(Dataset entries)
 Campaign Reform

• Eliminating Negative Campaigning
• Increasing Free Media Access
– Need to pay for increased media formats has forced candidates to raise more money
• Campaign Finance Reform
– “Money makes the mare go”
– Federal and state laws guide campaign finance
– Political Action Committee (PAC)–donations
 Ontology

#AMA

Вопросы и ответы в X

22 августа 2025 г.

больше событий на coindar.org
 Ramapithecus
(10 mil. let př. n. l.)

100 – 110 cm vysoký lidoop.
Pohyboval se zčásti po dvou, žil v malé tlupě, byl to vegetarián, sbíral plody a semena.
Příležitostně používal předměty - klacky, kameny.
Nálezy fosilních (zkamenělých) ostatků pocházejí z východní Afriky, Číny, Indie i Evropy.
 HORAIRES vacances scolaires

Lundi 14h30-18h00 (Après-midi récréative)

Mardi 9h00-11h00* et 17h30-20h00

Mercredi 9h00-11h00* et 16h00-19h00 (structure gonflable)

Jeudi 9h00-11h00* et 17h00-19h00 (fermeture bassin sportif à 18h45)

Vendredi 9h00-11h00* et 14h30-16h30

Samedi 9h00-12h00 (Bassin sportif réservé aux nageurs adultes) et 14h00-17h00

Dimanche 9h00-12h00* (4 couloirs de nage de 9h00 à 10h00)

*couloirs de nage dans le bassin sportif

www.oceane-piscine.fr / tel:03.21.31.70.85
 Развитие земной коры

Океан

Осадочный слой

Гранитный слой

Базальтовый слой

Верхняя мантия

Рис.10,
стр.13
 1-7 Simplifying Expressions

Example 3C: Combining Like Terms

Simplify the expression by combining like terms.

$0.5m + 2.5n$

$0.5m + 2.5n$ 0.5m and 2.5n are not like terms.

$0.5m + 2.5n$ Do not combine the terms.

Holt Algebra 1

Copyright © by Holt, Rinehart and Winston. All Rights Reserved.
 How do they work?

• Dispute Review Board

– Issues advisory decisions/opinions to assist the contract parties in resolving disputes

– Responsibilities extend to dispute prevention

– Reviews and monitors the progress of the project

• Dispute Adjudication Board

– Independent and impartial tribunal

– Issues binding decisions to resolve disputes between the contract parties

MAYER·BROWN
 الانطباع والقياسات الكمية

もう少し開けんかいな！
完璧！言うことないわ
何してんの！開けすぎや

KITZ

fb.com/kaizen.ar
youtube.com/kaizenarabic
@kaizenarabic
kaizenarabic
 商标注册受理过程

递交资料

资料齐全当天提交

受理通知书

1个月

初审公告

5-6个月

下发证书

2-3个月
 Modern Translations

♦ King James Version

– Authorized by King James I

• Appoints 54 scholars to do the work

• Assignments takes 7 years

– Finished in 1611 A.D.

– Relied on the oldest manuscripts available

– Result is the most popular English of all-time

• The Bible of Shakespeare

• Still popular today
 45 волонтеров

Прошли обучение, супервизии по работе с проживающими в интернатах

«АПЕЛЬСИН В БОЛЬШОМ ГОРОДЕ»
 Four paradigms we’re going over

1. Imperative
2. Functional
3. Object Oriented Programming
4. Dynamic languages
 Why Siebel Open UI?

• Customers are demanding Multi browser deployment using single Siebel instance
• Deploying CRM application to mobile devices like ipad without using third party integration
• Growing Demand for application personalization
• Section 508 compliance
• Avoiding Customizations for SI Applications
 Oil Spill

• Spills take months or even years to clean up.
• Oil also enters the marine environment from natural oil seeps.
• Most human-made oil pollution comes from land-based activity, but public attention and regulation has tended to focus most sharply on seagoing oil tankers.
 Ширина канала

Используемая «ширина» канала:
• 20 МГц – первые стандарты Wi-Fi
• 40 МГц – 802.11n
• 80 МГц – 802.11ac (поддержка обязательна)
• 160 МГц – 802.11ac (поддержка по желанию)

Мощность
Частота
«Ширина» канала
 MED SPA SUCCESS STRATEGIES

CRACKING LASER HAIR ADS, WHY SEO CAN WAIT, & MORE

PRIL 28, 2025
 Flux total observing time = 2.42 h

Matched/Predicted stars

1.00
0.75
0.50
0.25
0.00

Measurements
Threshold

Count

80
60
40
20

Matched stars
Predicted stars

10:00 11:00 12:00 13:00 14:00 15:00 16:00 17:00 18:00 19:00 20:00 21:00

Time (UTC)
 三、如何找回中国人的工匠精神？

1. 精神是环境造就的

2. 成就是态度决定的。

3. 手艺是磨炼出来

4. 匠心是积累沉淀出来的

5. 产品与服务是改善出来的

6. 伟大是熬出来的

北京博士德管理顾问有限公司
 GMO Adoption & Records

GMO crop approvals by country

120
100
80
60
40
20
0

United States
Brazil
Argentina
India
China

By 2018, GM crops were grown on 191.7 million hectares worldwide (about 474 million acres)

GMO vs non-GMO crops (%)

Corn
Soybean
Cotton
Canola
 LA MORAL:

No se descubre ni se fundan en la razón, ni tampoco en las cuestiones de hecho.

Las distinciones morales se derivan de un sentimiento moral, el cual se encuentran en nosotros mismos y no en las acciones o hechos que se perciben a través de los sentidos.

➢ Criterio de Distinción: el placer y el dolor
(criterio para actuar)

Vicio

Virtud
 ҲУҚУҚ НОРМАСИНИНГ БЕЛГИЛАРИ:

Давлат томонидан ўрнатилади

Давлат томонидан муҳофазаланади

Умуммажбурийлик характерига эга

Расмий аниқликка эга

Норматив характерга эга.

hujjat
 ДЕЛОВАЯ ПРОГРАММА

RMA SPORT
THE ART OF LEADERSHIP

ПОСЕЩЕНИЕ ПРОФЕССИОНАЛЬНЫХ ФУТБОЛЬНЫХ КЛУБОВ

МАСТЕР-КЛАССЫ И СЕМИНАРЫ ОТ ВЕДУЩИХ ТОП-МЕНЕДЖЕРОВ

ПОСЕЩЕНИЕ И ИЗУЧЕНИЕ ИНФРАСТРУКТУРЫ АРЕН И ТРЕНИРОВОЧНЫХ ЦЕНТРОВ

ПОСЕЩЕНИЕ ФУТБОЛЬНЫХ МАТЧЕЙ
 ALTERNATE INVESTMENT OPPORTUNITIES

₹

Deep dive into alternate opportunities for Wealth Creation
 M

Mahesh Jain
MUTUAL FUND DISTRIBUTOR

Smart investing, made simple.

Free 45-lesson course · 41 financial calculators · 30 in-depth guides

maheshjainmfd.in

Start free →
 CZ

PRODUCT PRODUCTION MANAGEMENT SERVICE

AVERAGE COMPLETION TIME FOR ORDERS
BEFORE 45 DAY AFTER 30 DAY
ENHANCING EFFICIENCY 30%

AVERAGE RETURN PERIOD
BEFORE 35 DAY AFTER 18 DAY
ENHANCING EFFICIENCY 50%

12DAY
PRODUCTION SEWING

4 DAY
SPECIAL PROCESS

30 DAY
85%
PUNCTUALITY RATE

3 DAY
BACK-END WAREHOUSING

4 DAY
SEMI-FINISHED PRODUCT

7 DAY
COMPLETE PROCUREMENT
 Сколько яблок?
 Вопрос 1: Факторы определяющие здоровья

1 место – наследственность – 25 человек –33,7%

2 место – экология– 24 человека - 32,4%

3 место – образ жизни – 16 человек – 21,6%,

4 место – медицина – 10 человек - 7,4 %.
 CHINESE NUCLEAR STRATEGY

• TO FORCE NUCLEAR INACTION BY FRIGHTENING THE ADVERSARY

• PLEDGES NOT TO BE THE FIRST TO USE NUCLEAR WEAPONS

_Exercise instructions_
A single number is the whole answer: the count of lines above that hold "канала".

_Response to the task_
3